**ABOUT THIS EXERCISE**
Identify all lines below that hold "trained" and collect them.

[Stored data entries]
== Segment start ==

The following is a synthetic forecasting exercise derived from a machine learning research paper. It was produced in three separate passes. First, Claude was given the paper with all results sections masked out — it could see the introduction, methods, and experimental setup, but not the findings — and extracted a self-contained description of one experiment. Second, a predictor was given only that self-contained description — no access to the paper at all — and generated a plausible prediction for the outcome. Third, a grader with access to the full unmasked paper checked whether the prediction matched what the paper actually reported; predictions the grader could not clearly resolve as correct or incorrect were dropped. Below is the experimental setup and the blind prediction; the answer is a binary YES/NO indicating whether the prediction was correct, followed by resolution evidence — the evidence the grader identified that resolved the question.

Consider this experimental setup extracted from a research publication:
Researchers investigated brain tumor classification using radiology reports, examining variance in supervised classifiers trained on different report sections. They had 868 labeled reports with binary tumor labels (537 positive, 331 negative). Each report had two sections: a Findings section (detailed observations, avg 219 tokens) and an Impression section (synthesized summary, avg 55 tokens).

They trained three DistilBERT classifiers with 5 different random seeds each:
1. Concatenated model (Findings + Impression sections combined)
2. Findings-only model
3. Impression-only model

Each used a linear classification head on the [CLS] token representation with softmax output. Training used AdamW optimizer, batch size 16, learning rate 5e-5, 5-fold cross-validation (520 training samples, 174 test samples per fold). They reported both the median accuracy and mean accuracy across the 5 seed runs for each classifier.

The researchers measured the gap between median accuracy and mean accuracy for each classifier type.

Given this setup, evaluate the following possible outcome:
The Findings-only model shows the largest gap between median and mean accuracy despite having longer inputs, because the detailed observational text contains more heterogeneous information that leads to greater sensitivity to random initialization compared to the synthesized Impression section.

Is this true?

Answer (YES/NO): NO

== Segment end ==

**RESPONSE AREA**
Researchers investigated brain tumor classification using radiology reports, examining variance in supervised classifiers trained on different report sections. They had 868 labeled reports with binary tumor labels (537 positive, 331 negative). Each report had two sections: a Findings section (detailed observations, avg 219 tokens) and an Impression section (synthesized summary, avg 55 tokens).
They trained three DistilBERT classifiers with 5 different random seeds each:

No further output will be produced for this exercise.